Nonato Guedes
Deu o esperado: o ministério que começou a ser anunciado pelo presidente eleito Luiz Inácio Lula da Silva contempla nomes que foram expoentes da coalizão política que ele arregimentou como lastro para enfrentar Jair Bolsonaro (PL) e vencê-lo nos dois turnos da disputa presidencial este ano. Nesse contexto, é claro, o Partido dos Trabalhadores, sigla que Lula fundou no ABC paulista e que se converteu em polo do cenário político brasileiro, foi contemplado à altura, da mesma forma como Lula prestigiou, sobremaneira, o seu vice-presidente, Geraldo Alckmin, que foi um ativo político importante para entronizar o ex-candidato junto ao empresariado e para amortecer eventuais resistências da parte das classes produtoras e do agronegócio à terceira eleição de Da Silva para o Palácio do Planalto.

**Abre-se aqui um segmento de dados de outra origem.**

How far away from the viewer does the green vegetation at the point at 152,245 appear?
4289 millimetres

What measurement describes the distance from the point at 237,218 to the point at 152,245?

Há quem considere que no desenho da equipe ministerial o presidente eleito foi generoso, também, com o “Centrão”, dentro dos acenos para garantir a governabilidade que passa pelo apoio desse agrupamento fisiológico atuante no Congresso Nacional, principalmente na Câmara dos Deputados. Lula, porém, já havia demonstrado que é um político pragmático na própria montagem dos palanques eleitorais, quando lançou mão do que chamou de “concertação política” em defesa da democracia, atraindo forças de centro-direita ou grupos políticos conservadores. O resultado foi expresso com a sua vitória nas urnas – uma verdadeira odisseia. As promissórias, agora, estão sendo resgatadas, mas Lula, habilidosamente, faz concessões à esquerda, agregando figuras que têm, inclusive, projeção internacional, junto a organizações ambientalistas e defensoras dos direitos humanos.
Remanescentes de gestões petistas como as de Lula e as de Dilma Rousseff estão representados na interface dada a público, como Alexandre Padilha nas Relações Institucionais e Fernando Haddad, na pasta da Fazenda. Seis mulheres foram indicadas para comandar pastas, inclusive a estratégica Saúde, que nos últimos meses do governo Bolsonaro ficou sob controle do cardiologista paraibano Marcelo Queiroga, havendo expectativa, ainda, sobre o aproveitamento de Simone Tebet (MDB), que como candidata a presidente da República foi fundamental na campanha de Lula no segundo turno, e Marina Silva (Rede), também um ativo eleitoral respeitável que foi arrebanhado na etapa decisiva da jornada do líder petista. No geral, há nomes altamente qualificados na composição do ministério da terceira gestão lulista, como, por igual, se trata de uma equipe aguerrida treinada para o período de terra arrasada que o novo governo enfrentará como reflexo da catastrófica herança bolsonarista. Até mesmo quem não votou em Lula dá um crédito de confiança, para não torcer contra o Brasil.
Sobre a indicação do vice Geraldo Alckmin para comandar o Ministério do Desenvolvimento, Indústria e Comércio Exterior, foi encarada como mais uma prova da confiança que o presidente eleito deposita em seu companheiro de chapa, bem como como mais uma sinalização do novo governo ao setor produtivo. Pelo menos é o que afirmam interlocutores, tanto do mandatário como do vice. A Pasta, de imediato, terá mais peso e evidência sob o comando de Alckmin, que passa a acumular o ministério e a vice-presidência. Comandante do processo de transição que vigorou em Brasília, Alckmin ganhará ainda mais força e destaque na futura gestão, o que permite especular que não será uma peça decorativa na nova corte petista. Esse figurino agrada setores do mercado e do empresariado, temerosos de uma guinada à esquerda nos rumos do governo. Alckmin havia sido elogiado por Lula pelo trabalho na transição, considerado eficiente em meio às dificuldades criadas pelo governo Bolsonaro no repasse de informações.
Durante a campanha eleitoral, o ex-governador de São Paulo pelo PSDB, que concorreu pelo PSB para se tornar mais palatável a agrupamentos de esquerda, teve interlocução importante com empresários, inclusive os que estavam refratários a uma candidatura do ex-presidente Luiz Inácio Lula da Silva. Geraldo Alckmin chegou a ser cotado para comandar o Ministério da Fazenda, mas supostamente teria sido descartado diante de resistências emanadas de setores ortodoxos do PT que ainda não o assimilaram completamente. Seja como for, com a escolha para o Ministério do Desenvolvimento, Lula também repetirá a fórmula utilizada em 2004, em seu primeiro mandato no Planalto, quando o empresário José Alencar, então vice-presidente, passou a comandar a pasta da Defesa. A escolha de Alckmin também é mais uma forma de contemplar o PSB paulista, importante peça na costura que levou o ex-governador tucano a se transformar no vice de Lula na campanha.